I'm probably alone on this one, but my secret obsession at the moment is NBC's completely milquetoast Parenthood, and I wish I could better explain why. The show is, of course, well-cast—I'd watch either Peter Krause or Lauren Graham pick their noses for an hour if it came to it—and has that patina of shiny Bay-Area bourgeois healthfulness, complete with artfully cluttered ranch houses and comfortable-looking, natural-fiber clothing and that "no-makeup" look. But dramatically there's very little about it I can recommend to you on a principled basis. It has basically no aspiration to any kind of social commentary whatsoever. (The show does make some gestures towards addressing disability—there is a child with Asperger's depicted on the show—but it is largely framed as how the parents coming to terms with the "tragedy" of having such a child.) But every Wednesday morning, it's the first thing I watch on my DVR lineup. It's soothing, somehow, like warm milk, bland and inoffensive, without challenge. In my overly cerebral, often quite stressful life, it doesn't demand much of me, and it's without the sort of shameful prurience one attaches to, say, certain guilty-pleasure reality shows.
It's got me thinking, though. It's actually true that many of the shows I've loved over the years are (a) family dramas; (b) featuring non-nuclear family structures (more on that in a second); and (c) set in the Bay area. Lately this preference of mine has manifested itself in an obsession with Parenthood but in the past I've found myself similarly obsessed with Party of Five (Matthew Fox will always be Charlie to me) and, God help me, in a younger and stupider stage, Full House. I can even sort of shoehorn Six Feet Under, a personal favourite, into this rubric, even though that was set in Los Angeles. I know they're sappy shows, sometimes made sour with incredibly bad child acting, and heteronormative as hell, in most instances. They were aimed at heart, not head, and this, my liberal arts education and years of hanging out with people who consider themselves artsy intellectuals, is somehow artistically just wrong. "Manipulative," I believe, is the term often used.
What these shows are manipulating, of course, is a fairly primal sort of impulse, or so it seems to me: the desire to have some kind of solid family structure to return to at the end of the day. In a former feminist age, the one of Friedan and The Feminine Mystique, you might have called that need something of an anti-feminist one. In that older rubric, after all, the "work" of holding a family together was often delegated to women—call it the "Leave It To Beaver" paradigm—and "family values" was something of a cover for "patriarchy." Angel in the house and all that, but the idea that there would be dinner waiting and Fido with the slippers in his mouth was what stood in, then, symbolically, for the comfort of family.

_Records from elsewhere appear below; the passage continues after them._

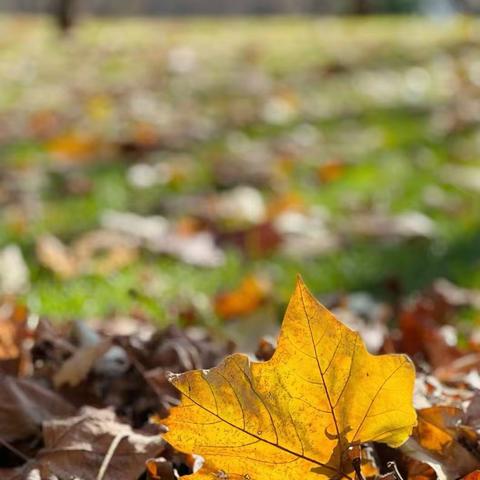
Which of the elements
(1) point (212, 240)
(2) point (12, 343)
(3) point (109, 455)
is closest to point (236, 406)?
(3) point (109, 455)

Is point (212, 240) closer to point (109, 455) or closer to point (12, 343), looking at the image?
point (12, 343)

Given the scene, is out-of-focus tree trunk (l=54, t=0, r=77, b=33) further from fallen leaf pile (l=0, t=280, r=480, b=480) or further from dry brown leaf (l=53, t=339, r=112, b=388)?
dry brown leaf (l=53, t=339, r=112, b=388)

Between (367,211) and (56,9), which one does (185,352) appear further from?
(56,9)

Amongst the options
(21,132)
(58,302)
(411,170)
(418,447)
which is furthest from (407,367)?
(21,132)

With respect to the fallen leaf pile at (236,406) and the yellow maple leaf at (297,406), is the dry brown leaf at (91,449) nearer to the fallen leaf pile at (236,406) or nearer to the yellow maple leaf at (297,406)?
the fallen leaf pile at (236,406)

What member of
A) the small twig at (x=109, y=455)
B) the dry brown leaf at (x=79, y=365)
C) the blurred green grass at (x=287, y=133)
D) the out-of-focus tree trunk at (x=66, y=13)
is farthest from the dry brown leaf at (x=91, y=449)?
the out-of-focus tree trunk at (x=66, y=13)

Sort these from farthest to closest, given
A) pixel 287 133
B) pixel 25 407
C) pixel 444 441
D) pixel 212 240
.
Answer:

Some of that is still true, of course, and I don't want to minimize the degree to which women still shoulder the burden of "family values" in the world generally. But the interesting thing about a Parenthood or a Party of Five or a Full House is precisely that they take the sap, the idealization and the gloss and slap it onto family structures that are, generally, not based in the heterosexual two-person marriage. I don't want to exaggerate that observation—it's true that in all three of the shows I've just identified, there are married heterosexual couples floating around, and even sometimes central to, the family structure—but the idea is that family in these shows is not primarily defined that way. In fact, often the most important family relationship is that between siblings. In Parenthood's first half-season, for example, the marriage at the top of the family pyramid, between Zeek (I don't know what's up with that spelling either) (Craig T. Nelson) and Camille (Bonnie Bedelia) was in jeopardy, but at no point did the writing even venture the possibility that a divorce would bring an end to the strong ties between the siblings.

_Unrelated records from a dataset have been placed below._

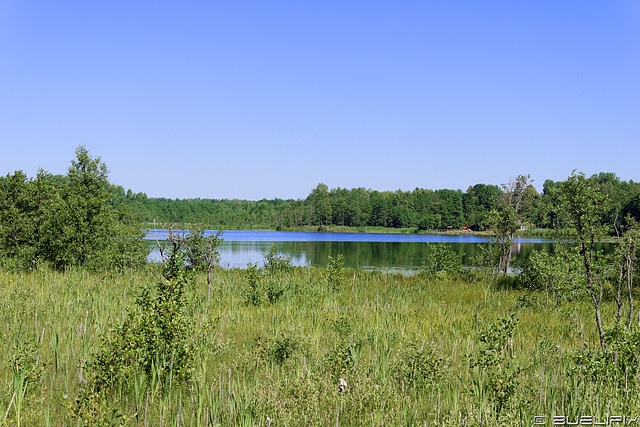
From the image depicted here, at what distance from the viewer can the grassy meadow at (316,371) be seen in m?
3.80

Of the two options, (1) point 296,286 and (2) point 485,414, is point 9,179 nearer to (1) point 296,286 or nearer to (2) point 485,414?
(1) point 296,286

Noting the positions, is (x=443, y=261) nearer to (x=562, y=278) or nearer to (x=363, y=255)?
(x=562, y=278)

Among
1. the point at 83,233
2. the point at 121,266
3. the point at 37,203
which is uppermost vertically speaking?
the point at 37,203

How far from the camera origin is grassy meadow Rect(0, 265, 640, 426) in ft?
12.5

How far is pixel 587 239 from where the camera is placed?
6461 mm

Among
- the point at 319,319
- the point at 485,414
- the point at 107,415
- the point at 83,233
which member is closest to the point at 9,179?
the point at 83,233

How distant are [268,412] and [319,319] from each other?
12.9 feet

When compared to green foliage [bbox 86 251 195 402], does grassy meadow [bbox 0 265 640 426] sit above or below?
below

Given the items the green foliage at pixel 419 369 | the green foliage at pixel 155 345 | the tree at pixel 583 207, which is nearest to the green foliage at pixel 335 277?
the green foliage at pixel 419 369

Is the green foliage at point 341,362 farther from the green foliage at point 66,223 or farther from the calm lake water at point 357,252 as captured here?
the green foliage at point 66,223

That focus on siblings is, I've come to realize, probably the emotional rub for me. Raised as an only child, I always longed for a big, noisy dinner table, and not having yet achieved it in my adult life, I make do with fictional versions. But the issue that focus raises, I think, can apply equally to the people who longed for less chaotic mealtimes: isn't it the case that these shows, which have, however blandly, redefined "family" to mean something other than one man, one woman, and 2.5 children, can have a sort of soft-sell progressive effect? And if so, does that make my love of them at least a tad less embarrassing?